__THE PROBLEM__. Rewrite the lines from the start through the line containing "143 centimetres", replacing "helmet" with "headgear" and leaving everything else unchanged.

──────── INPUT ROWS ────────

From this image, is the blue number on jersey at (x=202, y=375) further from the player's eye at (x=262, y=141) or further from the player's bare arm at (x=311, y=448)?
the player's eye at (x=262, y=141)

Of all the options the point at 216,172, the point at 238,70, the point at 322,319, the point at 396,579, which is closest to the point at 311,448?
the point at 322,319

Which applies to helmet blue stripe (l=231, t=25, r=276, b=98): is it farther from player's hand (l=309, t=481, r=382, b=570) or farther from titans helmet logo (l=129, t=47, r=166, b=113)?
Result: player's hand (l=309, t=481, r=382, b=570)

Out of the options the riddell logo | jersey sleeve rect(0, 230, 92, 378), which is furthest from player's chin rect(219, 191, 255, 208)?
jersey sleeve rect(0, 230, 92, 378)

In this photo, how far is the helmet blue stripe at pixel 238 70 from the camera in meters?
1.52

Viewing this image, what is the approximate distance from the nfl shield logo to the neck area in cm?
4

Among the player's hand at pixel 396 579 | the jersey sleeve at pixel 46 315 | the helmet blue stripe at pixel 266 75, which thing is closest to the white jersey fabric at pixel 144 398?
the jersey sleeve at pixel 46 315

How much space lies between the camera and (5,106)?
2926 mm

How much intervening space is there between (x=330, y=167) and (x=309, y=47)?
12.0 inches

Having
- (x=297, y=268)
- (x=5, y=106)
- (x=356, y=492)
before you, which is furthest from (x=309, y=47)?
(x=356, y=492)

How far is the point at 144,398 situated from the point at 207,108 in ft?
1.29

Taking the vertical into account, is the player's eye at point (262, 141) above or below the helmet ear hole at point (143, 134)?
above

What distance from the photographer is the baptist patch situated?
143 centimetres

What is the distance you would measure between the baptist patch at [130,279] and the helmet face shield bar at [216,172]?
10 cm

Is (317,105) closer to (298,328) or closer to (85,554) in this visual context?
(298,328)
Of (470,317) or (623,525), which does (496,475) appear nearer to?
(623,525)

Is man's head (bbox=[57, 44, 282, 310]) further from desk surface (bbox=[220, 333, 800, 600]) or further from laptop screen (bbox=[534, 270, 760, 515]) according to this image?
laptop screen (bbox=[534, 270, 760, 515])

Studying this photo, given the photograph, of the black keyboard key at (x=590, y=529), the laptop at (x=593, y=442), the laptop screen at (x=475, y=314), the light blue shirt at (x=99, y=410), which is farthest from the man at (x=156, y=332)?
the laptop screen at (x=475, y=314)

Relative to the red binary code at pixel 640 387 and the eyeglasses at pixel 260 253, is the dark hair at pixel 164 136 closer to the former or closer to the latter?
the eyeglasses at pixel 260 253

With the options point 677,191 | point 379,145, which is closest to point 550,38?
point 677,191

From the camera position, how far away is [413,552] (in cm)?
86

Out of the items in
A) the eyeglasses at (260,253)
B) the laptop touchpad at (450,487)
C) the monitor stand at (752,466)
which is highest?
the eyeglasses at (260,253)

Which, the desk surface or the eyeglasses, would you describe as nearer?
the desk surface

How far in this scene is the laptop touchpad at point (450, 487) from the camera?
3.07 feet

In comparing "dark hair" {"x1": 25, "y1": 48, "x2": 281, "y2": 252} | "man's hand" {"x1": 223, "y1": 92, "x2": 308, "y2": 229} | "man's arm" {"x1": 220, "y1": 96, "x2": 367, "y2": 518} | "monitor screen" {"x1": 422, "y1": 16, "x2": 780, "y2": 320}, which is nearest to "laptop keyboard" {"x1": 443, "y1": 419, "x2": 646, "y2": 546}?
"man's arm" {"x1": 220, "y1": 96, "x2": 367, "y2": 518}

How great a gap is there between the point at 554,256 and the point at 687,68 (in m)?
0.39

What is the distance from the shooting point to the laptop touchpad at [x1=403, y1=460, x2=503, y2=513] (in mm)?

────────

__COMPLETE ANSWER__.
From this image, is the blue number on jersey at (x=202, y=375) further from the player's eye at (x=262, y=141) or further from the player's bare arm at (x=311, y=448)?
the player's eye at (x=262, y=141)

Of all the options the point at 216,172, the point at 238,70, the point at 322,319, the point at 396,579, which is closest to the point at 311,448?
the point at 322,319

Which applies to headgear blue stripe (l=231, t=25, r=276, b=98): is it farther from player's hand (l=309, t=481, r=382, b=570) or farther from titans headgear logo (l=129, t=47, r=166, b=113)?
Result: player's hand (l=309, t=481, r=382, b=570)

Out of the options the riddell logo | jersey sleeve rect(0, 230, 92, 378), which is furthest from player's chin rect(219, 191, 255, 208)?
jersey sleeve rect(0, 230, 92, 378)

In this photo, how far is the headgear blue stripe at pixel 238 70 from the camera in meters?
1.52

Viewing this image, what is the approximate distance from the nfl shield logo to the neck area in cm?
4

Among the player's hand at pixel 396 579 | the jersey sleeve at pixel 46 315 | the headgear blue stripe at pixel 266 75, which thing is closest to the white jersey fabric at pixel 144 398?
the jersey sleeve at pixel 46 315

How much space lies between the camera and (5,106)?
2926 mm

How much intervening space is there between (x=330, y=167) and (x=309, y=47)?
12.0 inches

Having
- (x=297, y=268)
- (x=5, y=106)
- (x=356, y=492)
before you, which is furthest from (x=309, y=47)?
(x=356, y=492)

How far is the point at 144,398 situated from the point at 207,108 in ft?
1.29

Taking the vertical into account, is the player's eye at point (262, 141) above or below the headgear ear hole at point (143, 134)?
above

What distance from the photographer is the baptist patch situated?
143 centimetres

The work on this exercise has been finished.